W3C Voice Browser Activity

  • Standards for Voice and Dialogue applications
    • VoiceXML
    • SRGS
    • SISR
    • SSML
    • PLS
    • Call Control XML
    • State Chart XML
  • W3C Recommendations

VoiceXML

  • Language for dialogue applications development.
  • Specification
  • Primary targeted to phone applications.
    • telephone support automation
    • railways/bus schedules information
    • ticket reservation
  • Describes algorithm for dialogue flow control (dialogue strategy)
  • Alternatively can be described by finite state automaton with output (Mealy automaton)
    • SCXML
  • W3C standard W3C (present version 2.1, version 3.0 in state of Working Draft)

VoiceXML - processing

  • Application needs to be run on VoiceXML platform or using VoiceXML interpreter.
    • desktop platforms - OptimTalk, publicVoiceXML, JVoiceXML, …
    • opensource on-line - Asterisk+VoiceGlue, Asterisk+OpenVXI, …
    • on-line commercial:
      • Bevocal Cafe
      • Voxeo Prophecy
    • VoiceXML forms in XHTML documents
      • using namespaces (formerly W3C submission XHTML+Voice profile 1.0)
      • Support in Opera a Firefox web browsers.

VoiceXML - example

Figure: VoiceXML example

<?xml version="1.0" encoding="UTF-8"?>
<vxml version="2.0" xmlns="http://www.w3.org/2001/vxml">
   <form id="pizza-mixed">
      <grammar src="pizza.grxml"/>
      <initial name="pizzaall">
       <prompt>Welcome to FI pizzeria</prompt>
       <nomatch count="2"><assign name="pizzaall" expr="true"/></nomatch>
       <noinput count="2"><assign name="pizzaall" expr="true"/></noinput>
      </initial>
      <field name="kind">
       <prompt>What kind of pizza do you want?</prompt>
       <nomatch>We have salami, mozzarela and appolo pizza</nomatch>
       <noinput>We have salami, mozzarela and appolo pizza</noinput>
       <grammar src="pizza.grxml#kind"/>
      </field>
      <field name="topping">
       <prompt>What topping do you want?</prompt>
       <nomatch>We offer ketchup and chilli.</nomatch>
       <noinput>We offer ketchup and chilli.</noinput>
       <grammar src="pizza.grxml#topping"/>
      </field>
      <field name="drink">
       <prompt>What do you want to drink?</prompt>
       <nomatch>Select one of coke, sprite and water</nomatch>
       <noinput>Select one of coke, sprite and water</noinput>
       <grammar src="pizza.grxml#drink"/>
      </field>
      <field name="ack">
       <prompt>Did you ordered <value expr="kind"/> pizza with <value
       expr="topping"/> and <value expr="drink"/>?</prompt>
       <grammar src="yesno.grxml"/>
      </field>
      <filled>
       <if cond="ack=='yes'">
            <prompt>Order submitted</prompt>
       <else/>
            <clear namelist="kind topping drink ack"/>
       </if>
      </filled>
   </form>
</vxml>

SRGS (Speech Recognition Grammar Specification)

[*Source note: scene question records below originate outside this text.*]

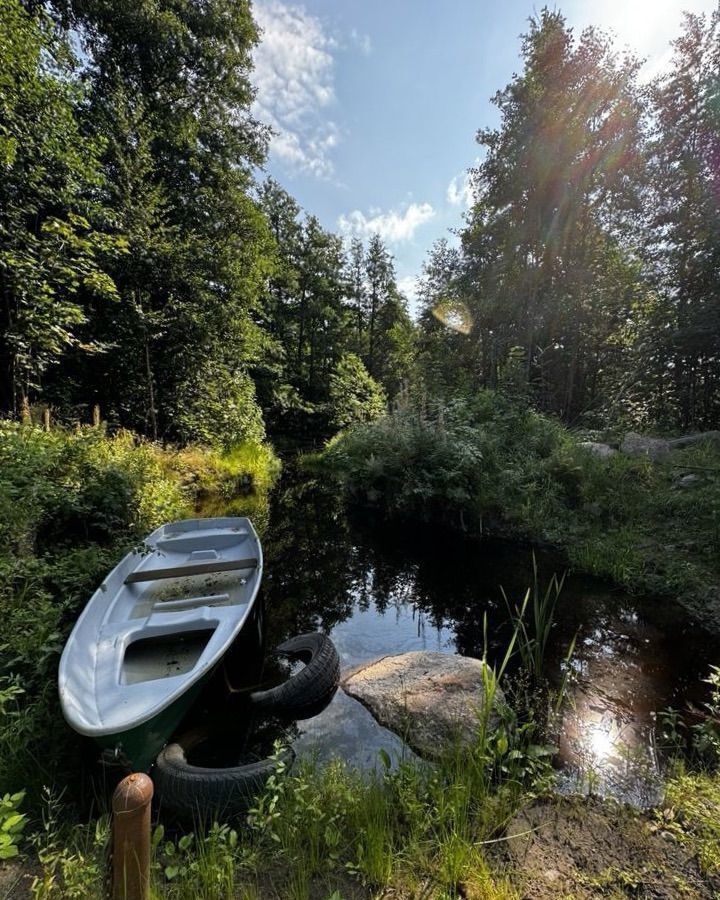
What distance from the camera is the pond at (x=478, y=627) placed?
9.61ft

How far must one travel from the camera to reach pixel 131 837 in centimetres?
119

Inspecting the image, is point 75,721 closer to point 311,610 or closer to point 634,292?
point 311,610

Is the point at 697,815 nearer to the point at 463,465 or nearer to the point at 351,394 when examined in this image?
the point at 463,465

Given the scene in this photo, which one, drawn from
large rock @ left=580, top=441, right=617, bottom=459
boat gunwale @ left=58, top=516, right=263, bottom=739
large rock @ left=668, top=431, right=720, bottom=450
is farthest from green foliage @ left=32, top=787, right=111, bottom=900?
large rock @ left=668, top=431, right=720, bottom=450

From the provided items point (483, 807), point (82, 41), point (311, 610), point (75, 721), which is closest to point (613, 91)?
point (82, 41)

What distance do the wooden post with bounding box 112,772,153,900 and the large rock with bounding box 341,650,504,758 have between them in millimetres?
1787

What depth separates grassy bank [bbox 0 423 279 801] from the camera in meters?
2.40

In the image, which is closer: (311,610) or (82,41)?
(311,610)

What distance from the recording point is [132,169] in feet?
30.8

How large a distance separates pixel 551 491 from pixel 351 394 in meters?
18.4

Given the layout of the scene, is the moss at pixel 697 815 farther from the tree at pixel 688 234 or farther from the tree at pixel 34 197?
the tree at pixel 688 234

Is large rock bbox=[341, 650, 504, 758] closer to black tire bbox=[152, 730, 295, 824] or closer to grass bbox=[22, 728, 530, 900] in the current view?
grass bbox=[22, 728, 530, 900]

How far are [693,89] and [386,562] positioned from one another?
14.4 meters

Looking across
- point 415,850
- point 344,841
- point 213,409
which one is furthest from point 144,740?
point 213,409
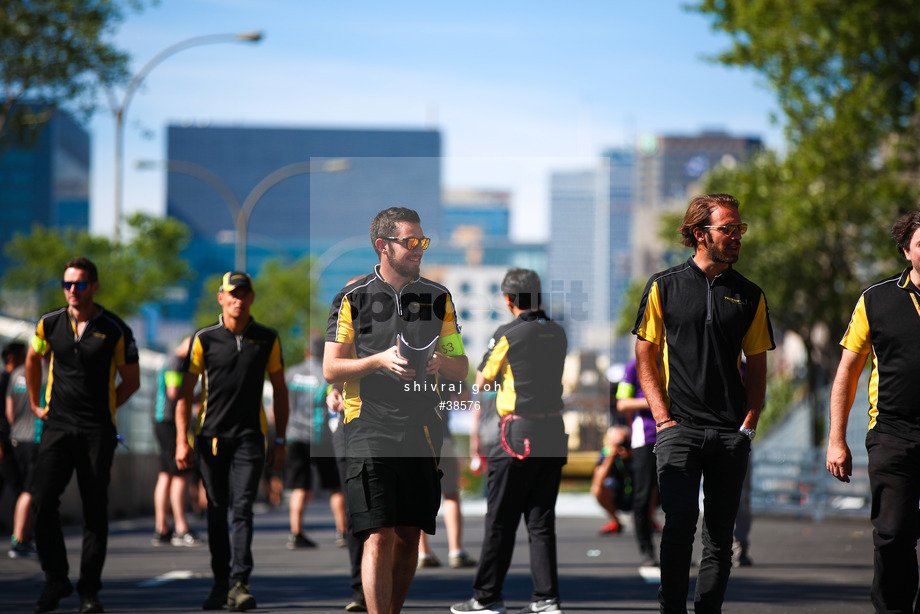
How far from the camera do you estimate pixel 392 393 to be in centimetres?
611

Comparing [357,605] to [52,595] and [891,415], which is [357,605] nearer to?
[52,595]

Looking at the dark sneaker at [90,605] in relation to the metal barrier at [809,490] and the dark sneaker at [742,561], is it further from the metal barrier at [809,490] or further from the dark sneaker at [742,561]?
the metal barrier at [809,490]

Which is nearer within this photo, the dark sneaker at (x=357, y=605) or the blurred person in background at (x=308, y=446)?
the dark sneaker at (x=357, y=605)

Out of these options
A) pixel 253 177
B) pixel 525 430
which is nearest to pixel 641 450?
pixel 525 430

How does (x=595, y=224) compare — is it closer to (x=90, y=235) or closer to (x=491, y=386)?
(x=491, y=386)

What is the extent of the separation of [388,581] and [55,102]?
19.8 metres

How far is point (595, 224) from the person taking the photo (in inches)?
384

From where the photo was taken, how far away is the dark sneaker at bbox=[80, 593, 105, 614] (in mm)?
7941

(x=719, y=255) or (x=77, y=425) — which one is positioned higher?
(x=719, y=255)

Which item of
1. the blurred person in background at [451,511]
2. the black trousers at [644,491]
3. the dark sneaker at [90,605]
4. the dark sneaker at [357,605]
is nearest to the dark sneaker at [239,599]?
the dark sneaker at [357,605]

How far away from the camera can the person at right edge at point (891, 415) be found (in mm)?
5996

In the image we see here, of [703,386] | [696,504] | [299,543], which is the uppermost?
[703,386]

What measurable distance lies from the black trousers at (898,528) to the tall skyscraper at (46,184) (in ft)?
521

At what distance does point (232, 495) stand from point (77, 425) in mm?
1034
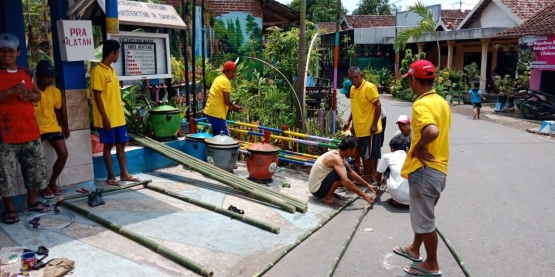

  • Standard for description of context free grammars.
    • describes the accepted inputs of particular VoiceXML fields
  • Specification
  • Part of W3C Voice Browser Activity standards
  • Present version 1.0
  • SRGS - motivation
    • User’s voice input needs to be recognized - continues speech recognition.
    • success rate 50-99 %
  • Possibilities how to improve success rate:
    • improve the language model
    • problem domain restriction
    • improve the user model
  • Problem domain restriction + language model improvement = SRGS.

SRGS - example

Figure: SRGS grammar referenced in the previous VoiceXML example (pizza.grxml)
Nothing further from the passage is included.